Those kids will NEVER read it.
As English teachers, we know how frustrating it is to read essays for hours, make thoughtful comments, and then hand back the papers that have only one letter students care about. After they see the letter written in red at the end, they often discard the comments.
That was so foreign to me when I started teaching. In high school and college, I was almost as interested in the comments as I was in the grade. And I always read the comments first, and tried to figure out what the grade would be before I got there.
Why did the feedback mean so much to me, and so little to my students?
So I did something drastic: I stopped giving them a grade on their essays.

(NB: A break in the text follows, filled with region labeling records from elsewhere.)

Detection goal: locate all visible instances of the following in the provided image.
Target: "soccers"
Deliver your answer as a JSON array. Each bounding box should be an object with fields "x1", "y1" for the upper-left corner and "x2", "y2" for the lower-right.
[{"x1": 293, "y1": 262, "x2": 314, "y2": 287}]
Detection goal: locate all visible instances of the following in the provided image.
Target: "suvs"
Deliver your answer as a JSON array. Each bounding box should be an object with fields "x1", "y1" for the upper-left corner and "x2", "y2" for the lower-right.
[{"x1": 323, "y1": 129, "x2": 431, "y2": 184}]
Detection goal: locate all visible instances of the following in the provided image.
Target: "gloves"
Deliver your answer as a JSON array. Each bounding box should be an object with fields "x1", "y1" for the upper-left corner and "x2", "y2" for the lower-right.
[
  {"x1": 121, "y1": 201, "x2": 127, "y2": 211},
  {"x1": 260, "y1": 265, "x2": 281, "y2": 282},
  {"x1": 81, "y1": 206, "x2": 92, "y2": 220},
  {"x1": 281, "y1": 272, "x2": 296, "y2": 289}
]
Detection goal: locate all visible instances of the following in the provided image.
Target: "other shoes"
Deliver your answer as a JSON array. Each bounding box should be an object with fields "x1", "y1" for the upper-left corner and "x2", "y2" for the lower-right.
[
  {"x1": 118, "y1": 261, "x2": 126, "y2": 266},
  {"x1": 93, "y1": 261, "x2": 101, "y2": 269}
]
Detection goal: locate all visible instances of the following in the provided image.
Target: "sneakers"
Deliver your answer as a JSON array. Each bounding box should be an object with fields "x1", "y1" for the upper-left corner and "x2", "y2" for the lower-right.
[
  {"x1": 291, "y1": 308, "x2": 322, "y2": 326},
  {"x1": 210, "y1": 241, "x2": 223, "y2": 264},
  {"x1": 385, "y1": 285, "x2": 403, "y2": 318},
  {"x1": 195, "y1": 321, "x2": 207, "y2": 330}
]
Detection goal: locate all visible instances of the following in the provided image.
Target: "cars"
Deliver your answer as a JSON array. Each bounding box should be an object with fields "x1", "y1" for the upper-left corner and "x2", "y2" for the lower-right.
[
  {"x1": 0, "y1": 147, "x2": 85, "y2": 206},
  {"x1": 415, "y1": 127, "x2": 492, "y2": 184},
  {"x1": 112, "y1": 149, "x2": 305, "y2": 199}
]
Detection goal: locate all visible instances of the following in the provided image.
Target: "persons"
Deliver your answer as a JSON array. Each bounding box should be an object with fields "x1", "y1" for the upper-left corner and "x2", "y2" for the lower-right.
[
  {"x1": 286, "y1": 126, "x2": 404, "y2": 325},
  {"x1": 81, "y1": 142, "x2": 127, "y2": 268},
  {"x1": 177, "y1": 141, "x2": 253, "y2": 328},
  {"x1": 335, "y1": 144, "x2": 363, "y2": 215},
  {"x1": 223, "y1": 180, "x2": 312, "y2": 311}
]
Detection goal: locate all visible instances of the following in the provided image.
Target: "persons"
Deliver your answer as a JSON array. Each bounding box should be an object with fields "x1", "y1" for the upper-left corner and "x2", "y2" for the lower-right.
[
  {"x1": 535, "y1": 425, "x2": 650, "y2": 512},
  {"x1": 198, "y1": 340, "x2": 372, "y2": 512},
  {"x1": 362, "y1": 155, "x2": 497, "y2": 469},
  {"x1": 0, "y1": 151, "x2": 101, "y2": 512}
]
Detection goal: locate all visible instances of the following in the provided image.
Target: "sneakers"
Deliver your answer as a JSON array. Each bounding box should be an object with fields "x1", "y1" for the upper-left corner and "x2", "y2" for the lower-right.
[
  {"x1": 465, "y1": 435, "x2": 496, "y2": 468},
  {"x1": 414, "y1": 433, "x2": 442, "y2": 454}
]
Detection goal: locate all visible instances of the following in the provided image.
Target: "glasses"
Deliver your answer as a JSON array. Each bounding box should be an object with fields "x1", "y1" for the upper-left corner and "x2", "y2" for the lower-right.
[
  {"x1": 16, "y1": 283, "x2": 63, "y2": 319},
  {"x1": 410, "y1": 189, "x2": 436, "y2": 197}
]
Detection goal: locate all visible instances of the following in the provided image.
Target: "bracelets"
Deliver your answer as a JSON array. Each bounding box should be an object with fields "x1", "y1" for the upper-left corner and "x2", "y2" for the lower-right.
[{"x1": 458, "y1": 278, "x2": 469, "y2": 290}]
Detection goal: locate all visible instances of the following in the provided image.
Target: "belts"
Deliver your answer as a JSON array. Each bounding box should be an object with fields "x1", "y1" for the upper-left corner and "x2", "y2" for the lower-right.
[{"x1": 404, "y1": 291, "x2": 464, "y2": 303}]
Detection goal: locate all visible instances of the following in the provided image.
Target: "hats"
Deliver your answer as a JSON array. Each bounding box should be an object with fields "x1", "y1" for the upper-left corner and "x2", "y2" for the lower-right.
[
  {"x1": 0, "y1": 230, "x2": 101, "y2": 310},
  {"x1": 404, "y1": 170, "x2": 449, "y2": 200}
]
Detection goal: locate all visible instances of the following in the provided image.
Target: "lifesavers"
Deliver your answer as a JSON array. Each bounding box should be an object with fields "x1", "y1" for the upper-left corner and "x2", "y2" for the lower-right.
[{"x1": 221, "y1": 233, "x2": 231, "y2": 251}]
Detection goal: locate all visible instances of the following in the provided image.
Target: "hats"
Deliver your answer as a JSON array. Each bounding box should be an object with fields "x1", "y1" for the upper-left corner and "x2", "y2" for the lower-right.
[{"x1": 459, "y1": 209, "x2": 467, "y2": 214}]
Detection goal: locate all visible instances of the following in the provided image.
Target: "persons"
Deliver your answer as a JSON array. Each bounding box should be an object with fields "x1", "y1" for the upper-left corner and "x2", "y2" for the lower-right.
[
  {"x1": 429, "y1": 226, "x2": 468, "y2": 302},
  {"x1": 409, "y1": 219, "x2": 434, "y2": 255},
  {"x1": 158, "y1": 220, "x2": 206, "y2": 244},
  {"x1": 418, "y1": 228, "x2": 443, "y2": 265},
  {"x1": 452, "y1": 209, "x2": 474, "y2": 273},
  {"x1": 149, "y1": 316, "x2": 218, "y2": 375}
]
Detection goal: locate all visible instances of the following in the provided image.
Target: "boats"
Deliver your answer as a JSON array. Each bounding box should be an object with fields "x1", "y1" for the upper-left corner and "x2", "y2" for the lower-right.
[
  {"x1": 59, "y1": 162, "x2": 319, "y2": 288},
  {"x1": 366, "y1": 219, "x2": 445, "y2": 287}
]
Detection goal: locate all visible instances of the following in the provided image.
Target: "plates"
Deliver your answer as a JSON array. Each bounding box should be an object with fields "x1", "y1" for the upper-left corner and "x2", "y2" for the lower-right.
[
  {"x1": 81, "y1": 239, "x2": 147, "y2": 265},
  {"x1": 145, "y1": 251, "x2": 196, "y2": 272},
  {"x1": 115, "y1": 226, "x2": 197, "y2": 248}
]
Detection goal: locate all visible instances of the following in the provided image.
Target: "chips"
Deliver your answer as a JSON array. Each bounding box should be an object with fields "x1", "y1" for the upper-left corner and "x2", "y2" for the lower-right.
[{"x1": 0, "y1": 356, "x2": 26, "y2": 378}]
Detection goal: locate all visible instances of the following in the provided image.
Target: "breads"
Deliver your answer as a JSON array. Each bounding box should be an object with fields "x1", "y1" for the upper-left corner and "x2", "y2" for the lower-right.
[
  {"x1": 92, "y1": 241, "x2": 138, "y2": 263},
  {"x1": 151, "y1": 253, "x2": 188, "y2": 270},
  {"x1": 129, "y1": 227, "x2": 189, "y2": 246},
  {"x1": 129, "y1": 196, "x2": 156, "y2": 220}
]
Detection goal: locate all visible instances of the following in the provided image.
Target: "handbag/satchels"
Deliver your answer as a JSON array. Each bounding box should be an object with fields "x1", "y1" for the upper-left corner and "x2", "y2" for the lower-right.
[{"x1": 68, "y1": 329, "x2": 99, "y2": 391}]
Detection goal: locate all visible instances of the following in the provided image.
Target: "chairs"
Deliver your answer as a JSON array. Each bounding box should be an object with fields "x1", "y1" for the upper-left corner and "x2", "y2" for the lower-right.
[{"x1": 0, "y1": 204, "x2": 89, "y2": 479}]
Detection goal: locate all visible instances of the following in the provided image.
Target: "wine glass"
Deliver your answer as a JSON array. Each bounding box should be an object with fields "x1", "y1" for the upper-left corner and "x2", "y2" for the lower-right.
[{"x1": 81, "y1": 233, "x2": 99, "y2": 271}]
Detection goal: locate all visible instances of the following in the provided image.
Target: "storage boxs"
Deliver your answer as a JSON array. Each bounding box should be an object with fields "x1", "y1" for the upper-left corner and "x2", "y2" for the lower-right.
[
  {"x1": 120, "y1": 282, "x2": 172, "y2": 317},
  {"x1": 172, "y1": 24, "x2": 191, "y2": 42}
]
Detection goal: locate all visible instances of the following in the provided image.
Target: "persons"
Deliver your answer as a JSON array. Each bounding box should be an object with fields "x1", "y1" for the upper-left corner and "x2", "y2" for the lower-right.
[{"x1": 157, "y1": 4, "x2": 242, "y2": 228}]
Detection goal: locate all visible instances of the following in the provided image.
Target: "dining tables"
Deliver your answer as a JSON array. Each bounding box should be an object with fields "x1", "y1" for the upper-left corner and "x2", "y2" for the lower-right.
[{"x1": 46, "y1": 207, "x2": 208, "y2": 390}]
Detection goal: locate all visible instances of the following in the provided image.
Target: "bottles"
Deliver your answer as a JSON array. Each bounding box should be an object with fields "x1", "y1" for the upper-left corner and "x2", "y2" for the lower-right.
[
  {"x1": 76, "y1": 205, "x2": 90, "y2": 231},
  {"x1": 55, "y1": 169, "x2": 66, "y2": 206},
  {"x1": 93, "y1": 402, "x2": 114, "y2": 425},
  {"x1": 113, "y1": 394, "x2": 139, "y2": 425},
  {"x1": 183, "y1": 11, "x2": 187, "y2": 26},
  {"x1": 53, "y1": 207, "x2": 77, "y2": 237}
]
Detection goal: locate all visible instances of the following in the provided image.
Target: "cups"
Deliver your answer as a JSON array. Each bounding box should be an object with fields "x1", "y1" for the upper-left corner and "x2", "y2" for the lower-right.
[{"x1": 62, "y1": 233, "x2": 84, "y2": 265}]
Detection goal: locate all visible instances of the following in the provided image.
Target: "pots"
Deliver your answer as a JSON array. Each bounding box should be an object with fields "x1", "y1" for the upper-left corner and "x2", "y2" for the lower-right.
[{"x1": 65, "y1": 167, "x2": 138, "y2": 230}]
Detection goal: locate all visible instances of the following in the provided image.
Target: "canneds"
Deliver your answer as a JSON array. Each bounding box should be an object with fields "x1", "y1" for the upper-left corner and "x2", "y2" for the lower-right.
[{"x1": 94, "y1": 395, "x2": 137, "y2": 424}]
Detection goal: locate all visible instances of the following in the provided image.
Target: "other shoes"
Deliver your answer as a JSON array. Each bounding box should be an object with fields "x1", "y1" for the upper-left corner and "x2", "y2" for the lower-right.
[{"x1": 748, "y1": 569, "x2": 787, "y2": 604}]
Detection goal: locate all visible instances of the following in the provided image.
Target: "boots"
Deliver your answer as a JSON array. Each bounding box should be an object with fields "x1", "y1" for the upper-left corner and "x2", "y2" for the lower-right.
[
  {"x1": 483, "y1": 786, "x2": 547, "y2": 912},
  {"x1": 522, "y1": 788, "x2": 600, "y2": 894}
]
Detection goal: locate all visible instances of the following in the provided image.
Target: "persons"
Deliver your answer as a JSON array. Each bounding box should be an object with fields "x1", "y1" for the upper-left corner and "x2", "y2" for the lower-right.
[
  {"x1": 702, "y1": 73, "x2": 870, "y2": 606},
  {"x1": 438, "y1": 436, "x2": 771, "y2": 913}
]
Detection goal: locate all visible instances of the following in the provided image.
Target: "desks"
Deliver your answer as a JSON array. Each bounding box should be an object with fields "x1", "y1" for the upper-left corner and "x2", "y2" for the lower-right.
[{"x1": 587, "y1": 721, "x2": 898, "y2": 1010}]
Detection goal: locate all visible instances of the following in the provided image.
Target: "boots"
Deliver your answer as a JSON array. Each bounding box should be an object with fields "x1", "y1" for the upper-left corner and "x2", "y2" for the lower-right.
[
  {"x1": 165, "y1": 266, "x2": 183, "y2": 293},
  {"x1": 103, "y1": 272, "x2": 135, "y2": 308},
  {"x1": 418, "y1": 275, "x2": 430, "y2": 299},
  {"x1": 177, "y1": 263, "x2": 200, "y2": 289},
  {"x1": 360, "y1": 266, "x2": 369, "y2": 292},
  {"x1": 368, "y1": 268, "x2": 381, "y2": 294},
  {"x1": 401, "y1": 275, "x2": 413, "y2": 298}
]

I taught an Essay class where they never got a grade for a piece of writing. I gave them credit for meeting the requirements, yes. But never for the quality of their writing. And contrary to what many people would think, I don't have all A's or F's in my class. I have a pretty even spread, pushed towards the higher end - as expected in a class where students voluntarily sign up to take a class where they write dozens of essays. I had one F (in the high 50's), two D's, a handful of C's and the rest A's and B's.
That being said, I wanted them to divorce grades from writing. I wanted them to have the freedom to explore the topics and voices they didn't yet own. I wanted to see the creativity they had, not the structure they had learned.
So what did they do when I gave them the intensely individual, focused and detailed feedback form? The one that I spent 30-60 minutes on per student?
When I handed them back, there was several moments of near total silence. They read what I wrote. They shared with their group members. They came to ask questions about what I wrote. I didn't find a single feedback paper on the desks, in the trash, or on the floor in the hallway.
And not one of them asked about their grade.
Instead, we had conversations about their writing.
One of the proudest moments of my career.